Pillai then quoted from another Court order, regarding a bail application moved in connection with a case concerned with the suicide of CBI additional SP Haridutt, in which it is said that Nandakumaran Nair should be “disciplined and bridled”.

Nair said the observation was made without hearing his side, and later when he got an occasion to speak on his behalf, the officer said the High Court had quashed a writ petition against him. The CBI officer also used the occasion to remind the defence team that he was an officer who had received the President's medal for meritorious service.

Thief as the only ally

Nonetheless, the CBI officer found himself in a spot of trouble when he told the court that the main accused, Thomas Kottoor and Jose Puthrikayil, used to enter the St Pius Convent during “unearthly hours in a hush-hush and secretive manner”.

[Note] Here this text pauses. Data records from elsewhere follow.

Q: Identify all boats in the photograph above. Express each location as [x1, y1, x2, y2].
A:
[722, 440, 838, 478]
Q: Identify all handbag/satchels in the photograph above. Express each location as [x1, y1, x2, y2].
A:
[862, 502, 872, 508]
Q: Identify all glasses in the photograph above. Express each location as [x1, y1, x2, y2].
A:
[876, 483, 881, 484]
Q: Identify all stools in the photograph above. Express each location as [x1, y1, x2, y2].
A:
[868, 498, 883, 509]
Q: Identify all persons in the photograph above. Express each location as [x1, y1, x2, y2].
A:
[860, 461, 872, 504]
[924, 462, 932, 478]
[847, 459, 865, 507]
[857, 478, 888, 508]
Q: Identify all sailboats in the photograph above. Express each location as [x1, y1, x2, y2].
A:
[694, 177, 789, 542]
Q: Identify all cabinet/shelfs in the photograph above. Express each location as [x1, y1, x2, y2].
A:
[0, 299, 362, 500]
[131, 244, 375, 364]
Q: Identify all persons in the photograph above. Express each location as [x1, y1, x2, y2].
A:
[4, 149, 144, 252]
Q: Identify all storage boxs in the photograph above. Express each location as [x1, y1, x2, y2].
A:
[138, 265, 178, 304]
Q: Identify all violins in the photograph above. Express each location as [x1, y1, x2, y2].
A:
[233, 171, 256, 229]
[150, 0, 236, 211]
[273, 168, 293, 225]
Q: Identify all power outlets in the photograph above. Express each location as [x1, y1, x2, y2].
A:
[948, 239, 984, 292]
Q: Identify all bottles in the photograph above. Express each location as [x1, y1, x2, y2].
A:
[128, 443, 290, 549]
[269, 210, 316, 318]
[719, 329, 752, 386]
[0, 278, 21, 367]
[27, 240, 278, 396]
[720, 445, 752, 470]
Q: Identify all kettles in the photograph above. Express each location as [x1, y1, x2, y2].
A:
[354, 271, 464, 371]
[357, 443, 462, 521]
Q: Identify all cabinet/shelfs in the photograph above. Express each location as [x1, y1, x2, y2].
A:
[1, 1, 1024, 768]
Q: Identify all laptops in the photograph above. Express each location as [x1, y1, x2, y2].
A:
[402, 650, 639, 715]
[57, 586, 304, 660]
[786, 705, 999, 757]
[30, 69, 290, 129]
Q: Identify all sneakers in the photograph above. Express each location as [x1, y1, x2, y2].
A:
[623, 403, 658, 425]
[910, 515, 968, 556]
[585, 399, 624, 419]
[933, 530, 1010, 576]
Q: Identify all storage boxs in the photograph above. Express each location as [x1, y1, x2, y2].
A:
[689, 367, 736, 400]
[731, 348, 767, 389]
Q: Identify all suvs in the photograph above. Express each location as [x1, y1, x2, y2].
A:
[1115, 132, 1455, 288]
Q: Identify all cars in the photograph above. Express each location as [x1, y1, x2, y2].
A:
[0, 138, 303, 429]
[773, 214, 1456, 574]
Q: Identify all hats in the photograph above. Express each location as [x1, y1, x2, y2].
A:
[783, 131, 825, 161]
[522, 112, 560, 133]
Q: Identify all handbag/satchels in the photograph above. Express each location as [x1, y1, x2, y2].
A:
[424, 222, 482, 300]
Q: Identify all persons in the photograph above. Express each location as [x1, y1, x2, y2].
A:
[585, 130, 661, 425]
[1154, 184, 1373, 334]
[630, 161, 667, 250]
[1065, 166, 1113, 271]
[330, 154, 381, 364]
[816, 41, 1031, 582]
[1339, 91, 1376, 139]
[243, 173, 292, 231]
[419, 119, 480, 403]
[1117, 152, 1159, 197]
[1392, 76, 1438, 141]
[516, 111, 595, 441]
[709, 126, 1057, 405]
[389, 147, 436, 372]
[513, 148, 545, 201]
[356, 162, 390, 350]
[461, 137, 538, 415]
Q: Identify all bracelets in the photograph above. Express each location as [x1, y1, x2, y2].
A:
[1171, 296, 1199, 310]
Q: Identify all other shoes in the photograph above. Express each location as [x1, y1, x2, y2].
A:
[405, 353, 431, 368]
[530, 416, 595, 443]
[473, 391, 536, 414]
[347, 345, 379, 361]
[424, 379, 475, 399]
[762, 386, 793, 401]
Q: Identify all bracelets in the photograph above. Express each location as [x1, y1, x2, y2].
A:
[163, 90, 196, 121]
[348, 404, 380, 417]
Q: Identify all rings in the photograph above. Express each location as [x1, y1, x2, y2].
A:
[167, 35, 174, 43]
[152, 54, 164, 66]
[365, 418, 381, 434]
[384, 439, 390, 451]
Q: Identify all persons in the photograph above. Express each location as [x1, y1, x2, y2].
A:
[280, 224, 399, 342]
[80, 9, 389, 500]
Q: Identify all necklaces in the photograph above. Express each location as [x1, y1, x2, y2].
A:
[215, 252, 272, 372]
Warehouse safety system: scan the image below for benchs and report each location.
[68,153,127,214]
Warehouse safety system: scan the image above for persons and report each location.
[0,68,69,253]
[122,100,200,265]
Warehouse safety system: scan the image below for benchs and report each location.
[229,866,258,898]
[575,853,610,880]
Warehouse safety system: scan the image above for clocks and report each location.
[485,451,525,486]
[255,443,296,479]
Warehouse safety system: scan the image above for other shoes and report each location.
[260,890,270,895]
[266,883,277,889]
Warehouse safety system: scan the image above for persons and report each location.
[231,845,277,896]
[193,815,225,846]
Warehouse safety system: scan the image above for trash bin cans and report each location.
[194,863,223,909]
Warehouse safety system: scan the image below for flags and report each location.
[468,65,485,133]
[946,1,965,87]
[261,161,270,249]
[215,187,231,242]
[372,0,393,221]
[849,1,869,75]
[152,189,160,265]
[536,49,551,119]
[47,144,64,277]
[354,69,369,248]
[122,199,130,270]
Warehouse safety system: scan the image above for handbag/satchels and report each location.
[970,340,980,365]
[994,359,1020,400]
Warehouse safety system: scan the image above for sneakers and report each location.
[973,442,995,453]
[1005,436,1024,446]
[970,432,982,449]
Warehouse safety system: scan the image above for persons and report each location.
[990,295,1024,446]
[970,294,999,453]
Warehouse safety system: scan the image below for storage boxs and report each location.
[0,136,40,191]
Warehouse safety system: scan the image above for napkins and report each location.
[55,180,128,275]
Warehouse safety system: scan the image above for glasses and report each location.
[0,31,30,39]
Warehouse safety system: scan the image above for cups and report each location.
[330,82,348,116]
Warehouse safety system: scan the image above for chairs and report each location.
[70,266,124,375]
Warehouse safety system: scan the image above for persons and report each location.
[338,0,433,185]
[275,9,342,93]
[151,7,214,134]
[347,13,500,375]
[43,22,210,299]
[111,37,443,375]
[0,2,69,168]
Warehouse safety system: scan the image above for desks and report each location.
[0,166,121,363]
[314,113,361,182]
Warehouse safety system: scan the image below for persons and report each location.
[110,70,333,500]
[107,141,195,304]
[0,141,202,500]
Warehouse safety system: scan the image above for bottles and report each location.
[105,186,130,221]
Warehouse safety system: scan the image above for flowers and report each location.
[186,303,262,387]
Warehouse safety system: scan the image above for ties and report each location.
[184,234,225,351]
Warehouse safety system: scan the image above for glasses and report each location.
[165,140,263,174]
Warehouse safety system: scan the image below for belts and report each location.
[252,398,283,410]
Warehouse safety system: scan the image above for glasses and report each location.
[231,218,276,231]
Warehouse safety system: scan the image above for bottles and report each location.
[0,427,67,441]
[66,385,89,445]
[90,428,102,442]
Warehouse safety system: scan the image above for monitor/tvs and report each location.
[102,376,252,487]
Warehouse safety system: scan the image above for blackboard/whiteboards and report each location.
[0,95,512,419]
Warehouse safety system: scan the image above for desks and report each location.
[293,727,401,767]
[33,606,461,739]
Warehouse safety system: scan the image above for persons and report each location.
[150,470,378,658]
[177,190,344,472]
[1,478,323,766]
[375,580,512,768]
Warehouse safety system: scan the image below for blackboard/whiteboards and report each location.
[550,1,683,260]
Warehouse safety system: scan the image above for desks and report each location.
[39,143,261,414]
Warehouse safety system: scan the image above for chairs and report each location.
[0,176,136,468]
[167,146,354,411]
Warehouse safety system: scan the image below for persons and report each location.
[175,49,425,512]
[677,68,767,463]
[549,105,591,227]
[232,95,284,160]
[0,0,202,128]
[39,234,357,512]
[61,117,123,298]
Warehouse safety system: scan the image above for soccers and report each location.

Raman Pillai asked him whether he was able to find a single witness within the convent who had seen the accused sneaking into the Convent in a “secretive” manner. He did not. “It was done so secretively that no one inside the Convent had seen them,” the CBI officer said. Raman Pillai smiled.

The senior defence counsel then said this proved that the CBI officer knew that his clients had not entered the Convent the way he had described. “You were only inventing lies,” he said.

The CBI officer said it was not a lie and told the Court that Adaykka Raju (a thief and a prosecution witness) had seen Kottoor and Puthrikayil furtively entering the convent in the dead of the night.

(Adaykka Raju had given the statement in the CBI Court that he had seen the two accused while he was trying to steal the copper strips of the lightning rod installed on the terrace of the Convent.)

Raman Pillai then asked Nandakumaran Nair to show whether Adaykka Raju's name was mentioned in the chargesheet of R K Agarwal, the CBI officer in charge before Nair took over. There was none. The thief's name figured only after Nair took over. Clearly, the defence argument is that Adaykka Raju was a witness manufactured later by the CBI, perhaps using a bit of third degree. (Raju himself had spoken of CBI torture.)

Vanishing witnesses

Another 'outside witness', a neighbour named Sanju P Mathew who had initially said he had seen Kottoor's scooter outside the Convent's wall on the night of Sister Abhaya's death, had turned hostile in 2019. A third witness, the night security of a building close to the convent named Chellamma Das, died in 2014.

Now, there is virtually no one who had seen the main accused entering the Convent on March 27, 1997, the day 18-year-old Sister Abhaya was found dead.

Nandakumaran Nair's cross-examination will continue on Wednesday.